KUTIPAN HALAMAN:
Saya melihat dia memberikan respon baik ketika saya meminta tolong.

I saw him gave positive respond when I asked him to help me.

Banyak yang heran, termasuk kepala sekolah dan rekan-rekan guru, ketika saya menjadikan anak terbandel di sekolah sebagai ketua kelas dan sekaligus merangkap asisten kecil saya.

Many amazed, including the headmaster and fellow teachers, when they saw me made the naughtiest student in school as the head of his class and also played as my little assistant.

Di taman kanak-kanak memang tidak ada ketua kelas tapi saya menunjuknya untuk berperan sebagai ketua dikelasnya.

There is no such thing of head of class in kindergarten but I appointed him to be one.

Dia menjadi anak pertama yang datang ke sekolah dan anak terakhir yang meninggalkan sekolah karena saya memintanya demikian untuk membantu saya menyiapkan kelas dan merapikan segala sesuatunya.

He was the first to come to school and the last to leave because I asked him to help me make preparation before class and tidying up after school.

Di dalam kelas, saya memperlakukannya sebagai asisten.

In class I treated him as if he were my assistant.

Karena dia anak yang pintar maka hampir selalu dia yang selesai duluan. Nah, dari pada dia bengong dan akhirnya jadi membuat ulah maka saya minta supaya dia memperhatikan teman-temannya, melihat kalau ada yang mengalami kesulitan dalam melakukan tugas yang saya berikan dan memberi pertolongan sebagaimana mestinya.

Since he was a smart child, he could finish his given projects ahead of his classmates. So I had to come up with something to keep him busy. This would prevent him did annoying things. And thus, I asked him to look around at his classmates to see if any of them had problem doing his / her project. I showed him how to give proper help.

Saya memang membutuhkan bantuan karena saya tidak punya asisten guru. Mengajar 16-18 anak berusia 4-5 tahun di dalam kelas bukanlah perkara mudah. Jadi sekecil apa pun kontribusi yang diberikan anak ini telah sangat meringankan beban saya dan saya memberikan pengakuan itu kepadanya.


I was definitely needed help in class because I had no assistant. In charging in a class of 16-18 students aged 4-5 years was not an easy task. So no matter how small was his contribution, it had lightened my burden and he earned my gratification.

Tidak sampai satu semester berlalu, saya berhasil menjinakkan anak paling badung di sekolah.. hehe..

A semester had not even ended, I had tamed the naughtiest boy in school.. lol..

Saya bersyukur bahwa saya tidak ikut menjatuhkan penilaian terhadap dirinya berdasarkan penilaian orang. Karena kalau tidak, dia tidak akan berubah.

I am just glad that I didn’t see him like others saw him. Because if not, he wouldn’t change.

Selama 6 tahun saya bertemu dengan anak-anak pemalu, pemarah, pengambek, pencemburu, penakut, minder dan bahkan yang senang mencuri. Berbekal pengalaman saya dengan anak lelaki itu, saya tidak menyebut atau memperlakukan anak-anak itu seperti yang dilakukan oleh orang-orang pada umumnya.

SOAL SINGKAT 1: Pilih dan salin setiap baris catatan yang memuat kata "instances". Huruf besar dan kecil dibedakan.

INFORMASI YANG DIBERIKAN:
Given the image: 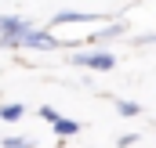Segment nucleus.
Wrapping results in <instances>:
<instances>
[{
	"instance_id": "obj_11",
	"label": "nucleus",
	"mask_w": 156,
	"mask_h": 148,
	"mask_svg": "<svg viewBox=\"0 0 156 148\" xmlns=\"http://www.w3.org/2000/svg\"><path fill=\"white\" fill-rule=\"evenodd\" d=\"M0 25H4V15H0Z\"/></svg>"
},
{
	"instance_id": "obj_6",
	"label": "nucleus",
	"mask_w": 156,
	"mask_h": 148,
	"mask_svg": "<svg viewBox=\"0 0 156 148\" xmlns=\"http://www.w3.org/2000/svg\"><path fill=\"white\" fill-rule=\"evenodd\" d=\"M116 36H123V22H116V25H105L102 33H94V36H91V43H105V40H116Z\"/></svg>"
},
{
	"instance_id": "obj_1",
	"label": "nucleus",
	"mask_w": 156,
	"mask_h": 148,
	"mask_svg": "<svg viewBox=\"0 0 156 148\" xmlns=\"http://www.w3.org/2000/svg\"><path fill=\"white\" fill-rule=\"evenodd\" d=\"M29 29H33V25H29L22 15H4V25H0V47H7V51L22 47V36H26Z\"/></svg>"
},
{
	"instance_id": "obj_4",
	"label": "nucleus",
	"mask_w": 156,
	"mask_h": 148,
	"mask_svg": "<svg viewBox=\"0 0 156 148\" xmlns=\"http://www.w3.org/2000/svg\"><path fill=\"white\" fill-rule=\"evenodd\" d=\"M69 22H98V15H87V11H58L55 18H51V25H69Z\"/></svg>"
},
{
	"instance_id": "obj_12",
	"label": "nucleus",
	"mask_w": 156,
	"mask_h": 148,
	"mask_svg": "<svg viewBox=\"0 0 156 148\" xmlns=\"http://www.w3.org/2000/svg\"><path fill=\"white\" fill-rule=\"evenodd\" d=\"M26 148H29V145H26Z\"/></svg>"
},
{
	"instance_id": "obj_9",
	"label": "nucleus",
	"mask_w": 156,
	"mask_h": 148,
	"mask_svg": "<svg viewBox=\"0 0 156 148\" xmlns=\"http://www.w3.org/2000/svg\"><path fill=\"white\" fill-rule=\"evenodd\" d=\"M29 141L26 137H4V148H26Z\"/></svg>"
},
{
	"instance_id": "obj_5",
	"label": "nucleus",
	"mask_w": 156,
	"mask_h": 148,
	"mask_svg": "<svg viewBox=\"0 0 156 148\" xmlns=\"http://www.w3.org/2000/svg\"><path fill=\"white\" fill-rule=\"evenodd\" d=\"M51 126H55V134H62V137H73V134H80V123H76V119H69V116H58Z\"/></svg>"
},
{
	"instance_id": "obj_3",
	"label": "nucleus",
	"mask_w": 156,
	"mask_h": 148,
	"mask_svg": "<svg viewBox=\"0 0 156 148\" xmlns=\"http://www.w3.org/2000/svg\"><path fill=\"white\" fill-rule=\"evenodd\" d=\"M22 47H29V51H58V47H62V40L51 36L47 29H29V33L22 36Z\"/></svg>"
},
{
	"instance_id": "obj_10",
	"label": "nucleus",
	"mask_w": 156,
	"mask_h": 148,
	"mask_svg": "<svg viewBox=\"0 0 156 148\" xmlns=\"http://www.w3.org/2000/svg\"><path fill=\"white\" fill-rule=\"evenodd\" d=\"M134 141H138V134H123V137H120V148H131Z\"/></svg>"
},
{
	"instance_id": "obj_8",
	"label": "nucleus",
	"mask_w": 156,
	"mask_h": 148,
	"mask_svg": "<svg viewBox=\"0 0 156 148\" xmlns=\"http://www.w3.org/2000/svg\"><path fill=\"white\" fill-rule=\"evenodd\" d=\"M116 112H120V116H138L142 109H138L134 101H127V98H116Z\"/></svg>"
},
{
	"instance_id": "obj_7",
	"label": "nucleus",
	"mask_w": 156,
	"mask_h": 148,
	"mask_svg": "<svg viewBox=\"0 0 156 148\" xmlns=\"http://www.w3.org/2000/svg\"><path fill=\"white\" fill-rule=\"evenodd\" d=\"M22 112H26V105H18V101H7V105H0V119L15 123V119H22Z\"/></svg>"
},
{
	"instance_id": "obj_2",
	"label": "nucleus",
	"mask_w": 156,
	"mask_h": 148,
	"mask_svg": "<svg viewBox=\"0 0 156 148\" xmlns=\"http://www.w3.org/2000/svg\"><path fill=\"white\" fill-rule=\"evenodd\" d=\"M69 65H76V69H94V72H109V69H116V58H113L109 51H76V54L69 58Z\"/></svg>"
}]
</instances>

SOAL SINGKAT 2: Menurut kutipan halaman, dalam waktu berapa lama anak paling badung di sekolah itu berhasil dijinakkan?

JAWABAN YANG DIHARAPKAN 1:
Wrapping results in <instances>:
<instances>
</instances>

JAWABAN YANG DIHARAPKAN 2: Kurang dari satu semester.